Needless to say, I was horrified. Why would anyone allow a teacher to treat him or her this way? Even more so, how can anyone who calls himself a teacher and role model act in such a way?
Unfortunately, without experience of training in different schools or doing appropriate research, people can be mislead into believing that what their master teaches is the way everyone does it or, even worse, only they do it because their way is the only right way.
So for those of you who are thinking about starting your martial arts journey, or for those of you who have started but have ‘that feeling’ about something in your dojo, please keep the following points in mind:
1. Most schools will say their way is the best way – it will be a silly business strategy not to. But at the end of the day, Krav Maga is Krav Maga and MMA is MMA and Judo is Judo. There are only so many ways the human body can move, and they have all been explored thousands of years ago. Chances are that if something feels suspicious, untrue or unreasonable then it is. Are other clubs that teach the same style do the same things? If your school is the only one that does something, it’s either very, very good or very, very bad. Ask around, question things and do research – don’t just take somebody’s word for it!

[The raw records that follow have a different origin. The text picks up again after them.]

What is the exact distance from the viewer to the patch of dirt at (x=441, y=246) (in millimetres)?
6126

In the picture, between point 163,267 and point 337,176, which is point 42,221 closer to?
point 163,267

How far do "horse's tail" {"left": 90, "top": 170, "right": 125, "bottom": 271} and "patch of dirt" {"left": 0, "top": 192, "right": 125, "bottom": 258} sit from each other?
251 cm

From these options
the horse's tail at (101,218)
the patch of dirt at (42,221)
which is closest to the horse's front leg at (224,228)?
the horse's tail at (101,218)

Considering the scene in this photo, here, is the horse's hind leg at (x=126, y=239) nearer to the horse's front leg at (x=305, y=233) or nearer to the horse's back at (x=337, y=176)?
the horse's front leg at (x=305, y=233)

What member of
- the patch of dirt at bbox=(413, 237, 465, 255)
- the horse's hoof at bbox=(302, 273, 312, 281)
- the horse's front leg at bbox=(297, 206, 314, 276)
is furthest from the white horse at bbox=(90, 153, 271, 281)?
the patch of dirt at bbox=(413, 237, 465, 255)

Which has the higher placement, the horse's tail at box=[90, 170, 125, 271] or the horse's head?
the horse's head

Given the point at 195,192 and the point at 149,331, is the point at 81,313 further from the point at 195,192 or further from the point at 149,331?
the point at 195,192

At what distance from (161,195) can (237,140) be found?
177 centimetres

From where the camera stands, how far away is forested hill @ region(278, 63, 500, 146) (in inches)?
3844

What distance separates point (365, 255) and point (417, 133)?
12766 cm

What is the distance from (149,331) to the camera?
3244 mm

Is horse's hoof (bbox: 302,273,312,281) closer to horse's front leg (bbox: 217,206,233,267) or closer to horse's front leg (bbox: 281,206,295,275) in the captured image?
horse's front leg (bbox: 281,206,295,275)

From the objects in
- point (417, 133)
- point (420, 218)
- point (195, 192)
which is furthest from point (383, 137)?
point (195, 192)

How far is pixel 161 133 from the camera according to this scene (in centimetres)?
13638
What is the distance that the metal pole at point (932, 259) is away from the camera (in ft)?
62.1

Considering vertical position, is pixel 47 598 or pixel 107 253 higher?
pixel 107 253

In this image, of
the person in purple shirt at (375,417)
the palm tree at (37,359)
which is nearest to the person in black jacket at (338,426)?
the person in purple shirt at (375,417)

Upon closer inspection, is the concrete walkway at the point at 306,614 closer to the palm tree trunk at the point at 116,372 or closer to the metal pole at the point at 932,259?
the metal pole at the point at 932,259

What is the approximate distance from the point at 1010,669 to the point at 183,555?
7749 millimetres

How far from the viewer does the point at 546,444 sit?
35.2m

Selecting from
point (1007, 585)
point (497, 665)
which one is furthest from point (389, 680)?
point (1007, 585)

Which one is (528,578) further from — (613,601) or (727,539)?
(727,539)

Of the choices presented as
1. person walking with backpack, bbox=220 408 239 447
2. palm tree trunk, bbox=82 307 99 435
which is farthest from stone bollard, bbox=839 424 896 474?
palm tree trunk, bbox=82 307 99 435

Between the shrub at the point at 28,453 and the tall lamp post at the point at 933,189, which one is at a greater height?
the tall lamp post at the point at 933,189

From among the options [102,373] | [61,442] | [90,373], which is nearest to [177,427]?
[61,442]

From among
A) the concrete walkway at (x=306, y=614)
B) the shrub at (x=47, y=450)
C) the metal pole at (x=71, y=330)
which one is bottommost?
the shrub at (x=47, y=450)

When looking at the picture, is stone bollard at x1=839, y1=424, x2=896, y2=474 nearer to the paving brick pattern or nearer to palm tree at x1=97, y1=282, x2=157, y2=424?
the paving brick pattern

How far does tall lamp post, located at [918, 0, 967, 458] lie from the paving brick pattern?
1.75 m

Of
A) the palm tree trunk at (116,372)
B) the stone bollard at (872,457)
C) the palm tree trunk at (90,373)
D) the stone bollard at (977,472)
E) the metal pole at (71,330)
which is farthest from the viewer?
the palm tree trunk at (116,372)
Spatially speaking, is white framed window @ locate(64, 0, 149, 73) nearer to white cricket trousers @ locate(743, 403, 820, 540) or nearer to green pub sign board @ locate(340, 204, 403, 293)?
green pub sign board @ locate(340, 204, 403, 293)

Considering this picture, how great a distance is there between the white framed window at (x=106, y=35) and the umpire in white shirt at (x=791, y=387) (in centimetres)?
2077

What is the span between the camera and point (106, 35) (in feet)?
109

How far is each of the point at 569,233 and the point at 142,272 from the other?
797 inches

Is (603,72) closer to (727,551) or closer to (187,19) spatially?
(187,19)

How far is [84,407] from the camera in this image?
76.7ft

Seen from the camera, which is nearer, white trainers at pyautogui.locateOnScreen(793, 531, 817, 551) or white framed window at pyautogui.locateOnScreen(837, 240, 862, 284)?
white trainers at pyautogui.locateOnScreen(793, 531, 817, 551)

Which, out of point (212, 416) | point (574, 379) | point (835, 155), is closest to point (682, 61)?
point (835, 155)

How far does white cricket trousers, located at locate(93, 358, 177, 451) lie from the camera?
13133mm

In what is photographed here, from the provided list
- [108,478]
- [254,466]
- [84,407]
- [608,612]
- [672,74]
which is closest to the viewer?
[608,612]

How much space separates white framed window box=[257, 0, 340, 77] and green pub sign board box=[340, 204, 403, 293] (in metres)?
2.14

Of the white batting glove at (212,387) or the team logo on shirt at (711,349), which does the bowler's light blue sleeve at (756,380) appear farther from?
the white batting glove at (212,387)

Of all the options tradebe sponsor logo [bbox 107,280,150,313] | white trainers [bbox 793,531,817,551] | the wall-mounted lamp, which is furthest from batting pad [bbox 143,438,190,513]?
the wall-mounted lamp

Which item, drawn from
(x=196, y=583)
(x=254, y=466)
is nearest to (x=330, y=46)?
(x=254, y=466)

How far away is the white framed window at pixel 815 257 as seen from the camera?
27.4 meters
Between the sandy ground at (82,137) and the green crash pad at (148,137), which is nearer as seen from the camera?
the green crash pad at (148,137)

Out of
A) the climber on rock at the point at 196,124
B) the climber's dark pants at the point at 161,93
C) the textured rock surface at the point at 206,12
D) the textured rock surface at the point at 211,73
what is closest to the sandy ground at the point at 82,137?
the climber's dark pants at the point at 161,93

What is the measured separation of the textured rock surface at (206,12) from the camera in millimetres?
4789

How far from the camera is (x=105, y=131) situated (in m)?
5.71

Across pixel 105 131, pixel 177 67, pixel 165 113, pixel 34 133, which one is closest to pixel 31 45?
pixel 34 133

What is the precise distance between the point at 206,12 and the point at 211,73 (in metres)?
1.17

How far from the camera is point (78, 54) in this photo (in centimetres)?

2. Martial arts training is meant to develop character. This is well known and reinforced by most schools and teachers. Instructors are meant not only to teach you the skills you want to learn, but also to inspire you to be a better person and act as role models in and outside of the dojo. Yes, all instructors are humans and will make mistakes from time to time, but if you find yourself repeatedly questioning the ethics, honesty or character of your instructors, whether in the way they do business, treat students, treat others, etc., then my recommendation is to get the hell out.
There is a saying, which I strongly believe, that we are an average of the 5 people we spend the most time with. If you are dedicated to your training, your instructor and training partners are people you will be spending much of your time with. Senior students are a great way of seeing what you are expected to behave like in the future.
Apart from their skill set, are they people that you want to be around? Are they people you will be proud to associate yourself with? Are they people who inspire you to follow their lead and example? If the answer to these questions is ‘no’, then you are not training in the right place.
3. Many such instructors ask students to follow their instructions simply because tradition dictates they should – ‘I am the master and you are the student, and so you will do as I say’. Being a sceptic in nature, I always ask why things are done in a certain way. It helps me have abetter understanding of the technique and its application, but also allows me to activate my ‘bullshit detector’. A couple of answers you should be very wary of are:
- ‘Don’t ask questions, just do it because I tell you to’. There’s a good chance the instructor doesn’t know why, or doesn’t have a good enough explanation for, doing what you are being taught, other than that’s all they know.
- ‘Because that’s the way it’s always been done in our system’. Tradition is a fine thing, but fighting is dynamic and evolves and there is nothing wrong with questioning tradition in order to understand it.
Being able to deal with bullying is often one of the most important reasons for martial arts training, especially with kids and teenagers. But dealing with bullying on a daily basis in training will not solve the problem! It will only make it worse, and make more bullies – even worse, bullies who know how to fight.
If your instructor is repeatedly humiliating you or hurting you, something is not right. Ask around, find another place to train and do not stay in an environment that encourages negative behaviour.